▶ **Short web captions**
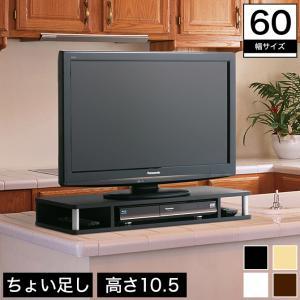 テレビラック テレビ台ラック ちょい足しラック 幅60 高さ10 26V TVラック モニターラック デスクラック 卓上ラック ゲーム機ラック テレビ台 ioo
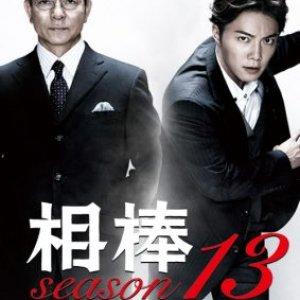 aibou season 1 watch online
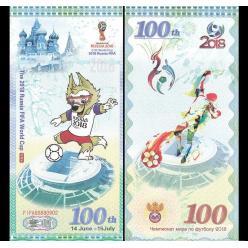 В Китае выпущена сувенирная банкнота, посвященная Чемпионату мира по футболу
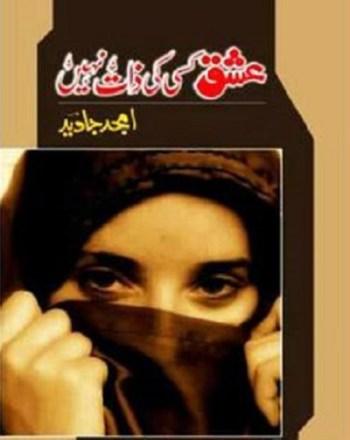 Ishq Kisi Ki Zaat Nahi Novel by Amjad Javed Pdf Download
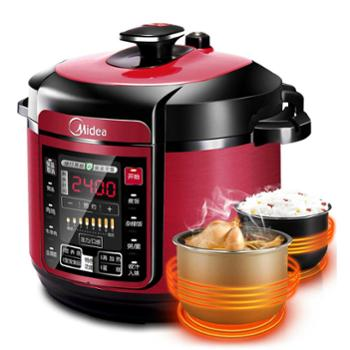 Midea/美的MY-QC50A5电压力锅双胆5L智能家用电高压锅电饭煲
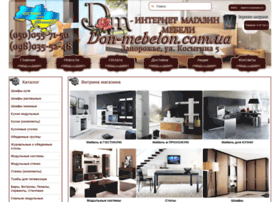 Don-mebelon.com.ua thumbnail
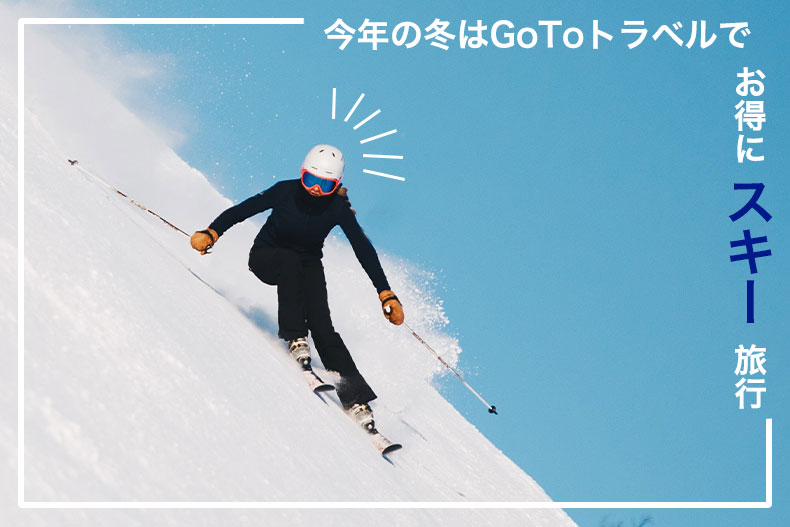 「今年の冬はgotoトラベルでスキーに行かない?東京から行くならココ!」のアイキャッチ画像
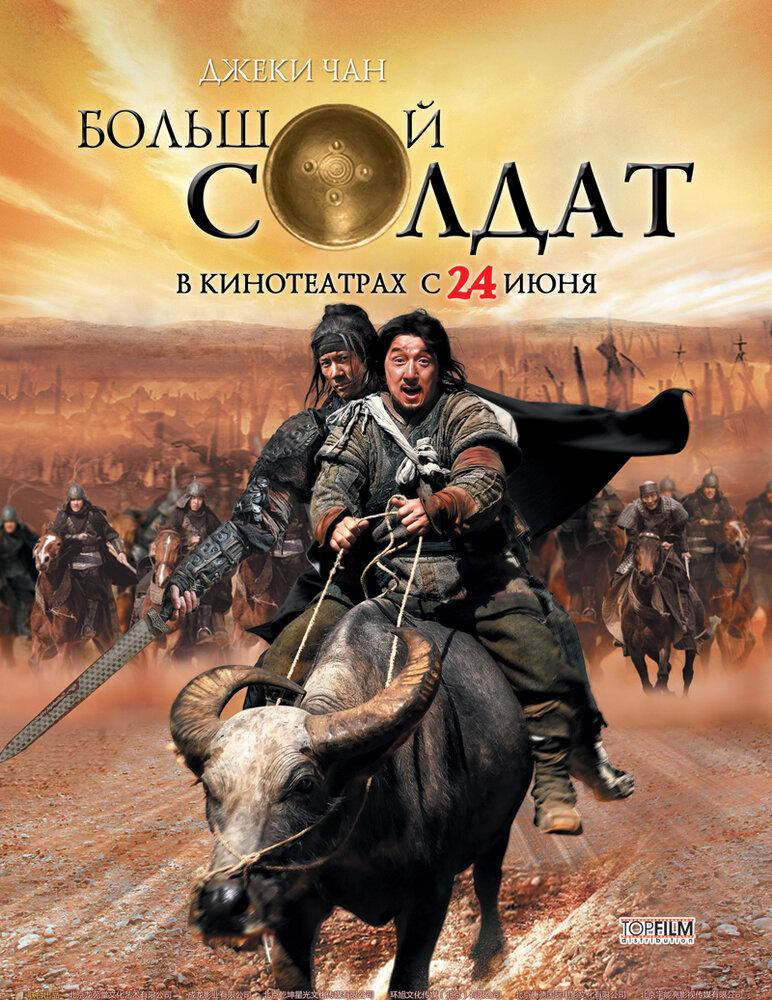 Фильмы Большой солдат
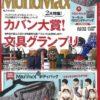 お知らせ|モノ雑誌売上No.1の「MonoMax 2019年2月号」に掲載されました。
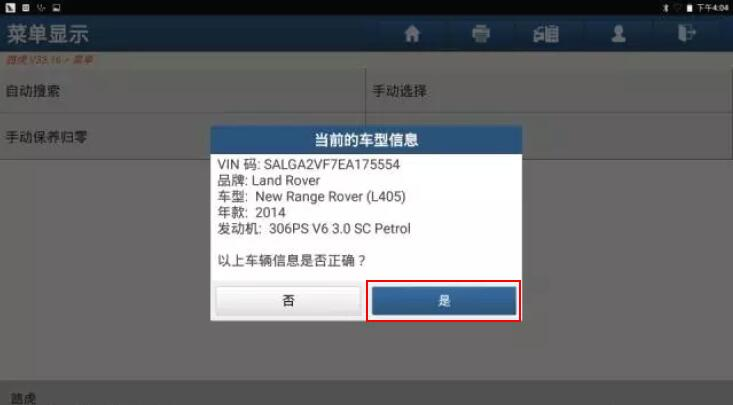 Launch-X431-Program-Tire-Pressure-Sensor-for-Land-Rover-2014-2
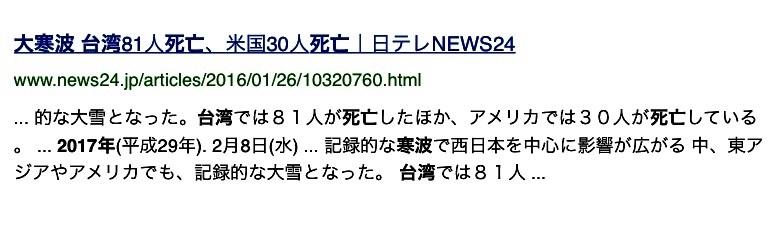 b0301400_19424679.jpg
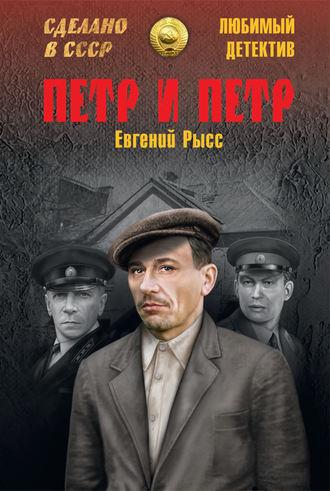 Евгений Рысс, Петр и Петр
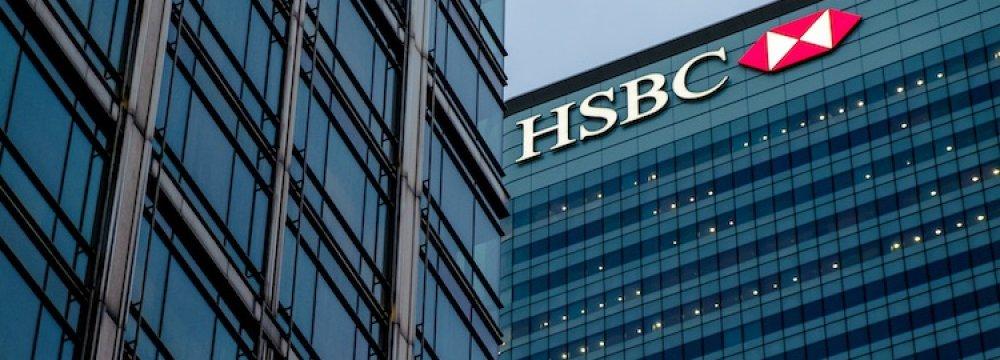 HSBC Pre-Tax Profit Up 4.58%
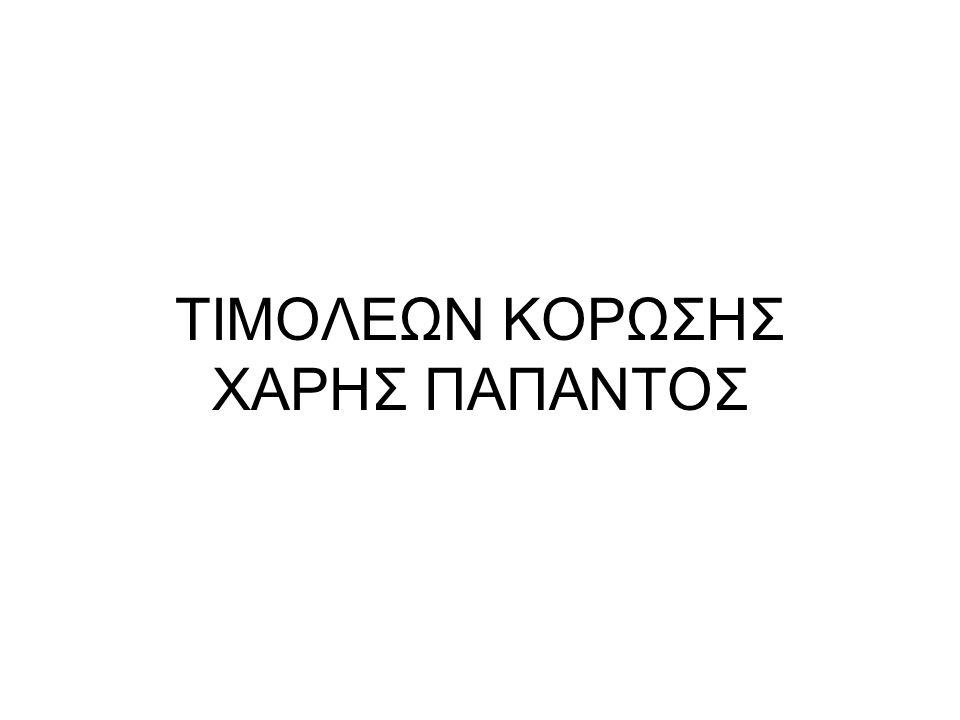 ΤΙΜΟΛΕΩΝ ΚΟΡΩΣΗΣ ΧΑΡΗΣ ΠΑΠΑΝΤΟΣ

▶ **WHAT TO PRODUCE**
Restate, exactly as they appear, the line with "お知らせ|モノ雑誌売上No." and all the lines after it up to the end of the data above; images do not belong in the copy.

▶ **THE ANSWER**
 お知らせ|モノ雑誌売上No.1の「MonoMax 2019年2月号」に掲載されました。
 Launch-X431-Program-Tire-Pressure-Sensor-for-Land-Rover-2014-2
 b0301400_19424679.jpg
 Евгений Рысс, Петр и Петр
 HSBC Pre-Tax Profit Up 4.58%
 ΤΙΜΟΛΕΩΝ ΚΟΡΩΣΗΣ ΧΑΡΗΣ ΠΑΠΑΝΤΟΣ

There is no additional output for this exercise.